# Extrait du document
Lou voit les morts

L’adolescence c’est les amis, le lycée, et de multiples interrogations. C’est dans cet univers, dans l’appétence pour le mystique que Lou découvre son don : elle est en relation avec les morts.

La collaboration entre Carole Martinez et Maud Begon donne la parole au fantastique avec Bouche d’ombre, bande dessinée en quatre volumes aux couleurs vivaces. On découvre dans ces deux premiers volumes, Lou 1985 et Lucie 1900, des tonalités dominantes comme le vert et le violet qui nous imprègne de spiritisme. Le blanc, le noir et le gris parviennent à dessiner une frontière floue entre les vivants, les morts, entremêlent la réalité et l’au-delà.

# Énoncé écrit 1
Restituez mot pour mot l'intégralité de l'extrait sur la bande dessinée Bouche d'ombre.

Quelques enregistrements:
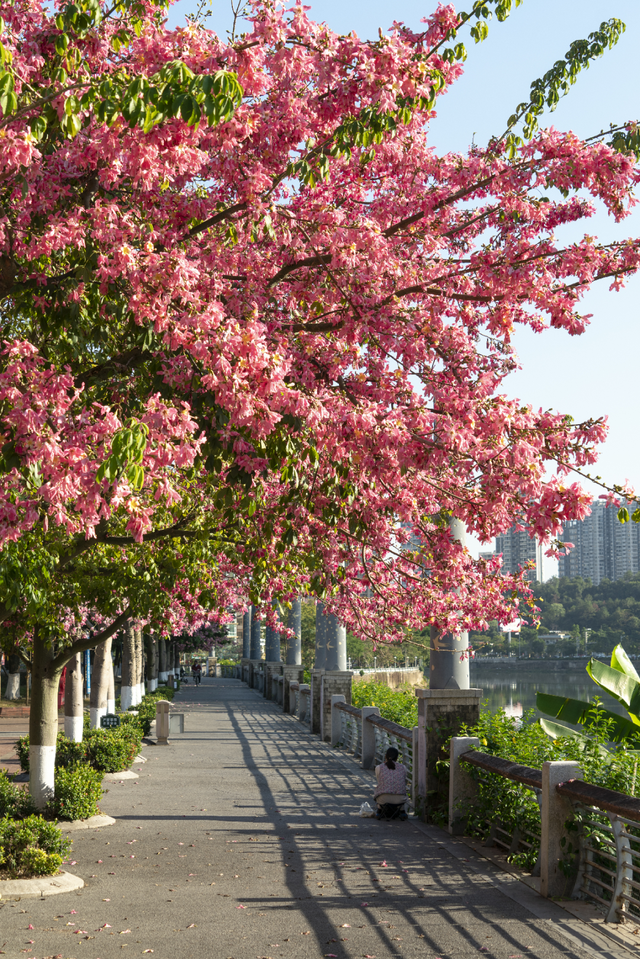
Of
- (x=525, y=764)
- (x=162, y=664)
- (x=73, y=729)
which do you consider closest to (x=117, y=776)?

--

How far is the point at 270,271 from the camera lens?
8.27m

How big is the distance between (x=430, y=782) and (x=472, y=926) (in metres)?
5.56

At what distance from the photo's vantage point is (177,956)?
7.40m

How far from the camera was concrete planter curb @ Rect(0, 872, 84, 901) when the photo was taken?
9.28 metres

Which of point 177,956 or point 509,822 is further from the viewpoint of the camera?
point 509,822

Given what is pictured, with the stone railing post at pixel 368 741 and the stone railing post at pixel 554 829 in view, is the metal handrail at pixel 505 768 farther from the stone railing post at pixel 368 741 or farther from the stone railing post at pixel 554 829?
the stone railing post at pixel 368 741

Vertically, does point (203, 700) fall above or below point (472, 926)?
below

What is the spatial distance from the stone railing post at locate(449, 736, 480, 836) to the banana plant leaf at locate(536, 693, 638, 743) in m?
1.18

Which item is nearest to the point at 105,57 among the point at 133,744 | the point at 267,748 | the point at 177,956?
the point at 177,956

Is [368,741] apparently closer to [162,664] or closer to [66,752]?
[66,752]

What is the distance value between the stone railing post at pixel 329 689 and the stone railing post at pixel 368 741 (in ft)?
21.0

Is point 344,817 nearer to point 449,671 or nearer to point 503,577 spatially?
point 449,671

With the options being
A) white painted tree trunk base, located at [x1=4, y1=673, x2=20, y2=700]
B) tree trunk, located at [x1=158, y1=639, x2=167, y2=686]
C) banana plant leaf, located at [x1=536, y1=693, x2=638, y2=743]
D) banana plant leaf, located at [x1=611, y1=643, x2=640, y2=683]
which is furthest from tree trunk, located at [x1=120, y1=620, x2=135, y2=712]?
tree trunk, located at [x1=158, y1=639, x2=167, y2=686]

# Énoncé écrit 2
Rassemblez chaque ligne de la liste qui contient le mot « below », en tenant compte de la casse.

# Solution proposée 1
Lou voit les morts

L’adolescence c’est les amis, le lycée, et de multiples interrogations. C’est dans cet univers, dans l’appétence pour le mystique que Lou découvre son don : elle est en relation avec les morts.

La collaboration entre Carole Martinez et Maud Begon donne la parole au fantastique avec Bouche d’ombre, bande dessinée en quatre volumes aux couleurs vivaces. On découvre dans ces deux premiers volumes, Lou 1985 et Lucie 1900, des tonalités dominantes comme le vert et le violet qui nous imprègne de spiritisme. Le blanc, le noir et le gris parviennent à dessiner une frontière floue entre les vivants, les morts, entremêlent la réalité et l’au-delà.

# Solution proposée 2
Vertically, does point (203, 700) fall above or below point (472, 926)?
below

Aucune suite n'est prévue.